Analysis of the Morphology of Apoptotic Cells Using Hoechst 33258 Staining
First KG1a cells were divided to four treatment groups (Control, 85 μM HESP, 2 μM SAL and SAL/HESP). 12-well plates seeded with 5 × 105 KG1a cells for 48 hours. The next step was to harvest the cells and rinse them with cold phosphate-buffered saline (PBS). Next, cells were treated with Hoechst 33258 solution (1 mg/mL in ddH2O) and the final concentration was adjusted to 100 μg/mL. The cellular morphology was examined using fluorescence microscopy (EUM-5000 FLCD, Labex Instrument).
Cellular ROS Detection Assay
At the beginning of the process cells were placed on a 96 well plate and incubated to attach overnight. In the following stage, cells were treated for 48 hours. Next, the cells were rinsed in 1X Buffer and stained with 25 μM DCFDAFootnote 10 in 1X Buffer for 45 min at 37 °C for triple time. After wards washing with 1X Buffer was executed repeatedly between staining steps. Ultimately, cells were washed in 1X Buffer and changes were determined as a percentage of control after background subtraction. The nucleus of the cells was stained with DAPIFootnote 11 as well. The cells were observed under microscope for DCF fluorescence at the excitation and emission wavelengths of 535/485 nm (green filter) and for DAPI fluorescence at the excitation and emission wavelengths of 457/357 nm (blue filter). the fluorescence emissions were evaluated by the FACSCalibur flow cytometer (BD Biosciences, San Jose, CA, USA). The provided data were analyzed using FlowJo software (Ashland, OR, USA).
PI Staining and Flow Cytometry-Based Analysis of Cell Cycle Distribution
PI staining method was utilized to estimate the distribution of cells across different cell cycle phases. For each of the four cell groups, 5 × 105 cells were cultured using this method. Following treatment for 48 hours, the cells were exposed to PI in a darkened room for 30 minutes (PI dosage of 50 μg/mL, RNase A dosage of 100 μg/mL, and 0.5% Triton X-100). During the next stage, Flow cytometry (BD Biosciences, San Jose, CA, USA) was used to analyze the stained cells. The sub-G1, G0/G1, S, and G2/M phases cell distributions were displayed as DNA histograms. FlowJo software from Ashland, OR, USA was used to evaluate the cell cycle dispersal.

*RECORD SET*:
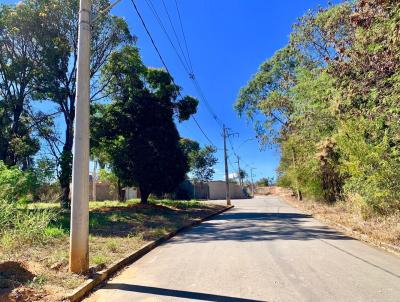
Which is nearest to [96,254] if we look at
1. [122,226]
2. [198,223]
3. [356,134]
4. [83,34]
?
[83,34]

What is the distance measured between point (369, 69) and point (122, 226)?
11242 millimetres

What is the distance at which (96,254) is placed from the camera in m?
10.1

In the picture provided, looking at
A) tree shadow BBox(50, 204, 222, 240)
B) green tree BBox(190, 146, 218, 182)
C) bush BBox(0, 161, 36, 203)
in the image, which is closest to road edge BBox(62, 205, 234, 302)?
tree shadow BBox(50, 204, 222, 240)

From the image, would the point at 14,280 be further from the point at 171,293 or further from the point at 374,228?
the point at 374,228

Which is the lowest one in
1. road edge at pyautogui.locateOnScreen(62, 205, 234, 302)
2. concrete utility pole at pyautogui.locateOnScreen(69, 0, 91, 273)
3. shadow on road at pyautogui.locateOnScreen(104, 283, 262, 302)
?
shadow on road at pyautogui.locateOnScreen(104, 283, 262, 302)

*QUESTIONS ON THE MATERIAL*:
A – Do the following statements agree with the methods excerpt? For each, answer yes or no and quote the words of the methods excerpt that decide it. (i) The Hoechst 33258 solution was brought to a final concentration of 100 μg/mL. (ii) In the ROS assay, cells were stained with DCFDA for 30 minutes. (iii) The cell cycle phase distributions were shown as DNA histograms.
B – List every treatment group into which the KG1a cells were divided, as named in the methods excerpt.
C – Write the next part of the methods excerpt, starting after its final sentence.

*ANSWERS FOR THIS EXERCISE*:
A –
(i) Yes: "the final concentration was adjusted to 100 μg/mL"
(ii) No: "in 1X Buffer for 45 min at 37 °C"
(iii) Yes: "The sub-G1, G0/G1, S, and G2/M phases cell distributions were displayed as DNA histograms."

B – Control, 85 μM HESP, 2 μM SAL, SAL/HESP

C –
Real-Time PCR Footnote 12 Analysis of Gene Expression
The three treated and control cell groups of KG1a cells were collected after 48 hours of exposure. RNA extraction was performed using RNX-plus reagent (Cinnagen, Iran). The RNA quality and quantity were evaluated using 1% agarose gel electrophoresis and NanoDrop (Thermo Scientific, USA). To synthesize cDNA, one microgram of total RNA was treated with the Prime Script™ RT Reagent Kit (Takara Inc., Kyoto, Japan). The Rotor-Gene Q real-time PCR cycler (Qiagen) was used to perform triplicate reactions, employing Master Mix Green High ROX™ (Ampliqon, Denmark). ACTB (β-actin) was employed as the housekeeping gene to normalize the expression levels of AKT, PTEN, FOXO1, BAD and XIAP. Gene expression was compared between four cell groups. The relative mRNA expression was evaluated using the comparative ΔΔCt method [11]. The real-time PCR primers were synthesized by Oligo (Macrogen, Seoul, South Korea). The Table 1 contains the primer sequences. The following pattern was used to repeat the cDNA synthesis cycles: 95 °C for 30 seconds, 58–64 °C for 30 seconds, 72 °C for 30 seconds, and a final extension of 72 °C for 5 minutes. To test amplification specificity and the existence of primer dimers, a melting curve analysis was conducted on each run. Each primer’s mean amplification efficiencies were also calculated by LinRegPCR 2017.9 version [12].
Statistical Analyses
The experiments were conducted in triplicate and expressed as the mean ± SD. Graph Pad Prism software version 9.0.0 (Graph Pad Software, CA, USA) was utilized to conduct the IC50 calculations. In addition, statistical analysis was performed using an independent sample t-test or one-way ANOVA, with a Tukey’s post hoc test conducted via SPSS 23.0 software (SPSS Inc., Chicago, IL, USA). The results were considered statistically significant at P-values of 0.05 (*), 0.01 (**); 0.001 (***); 0.0001(****).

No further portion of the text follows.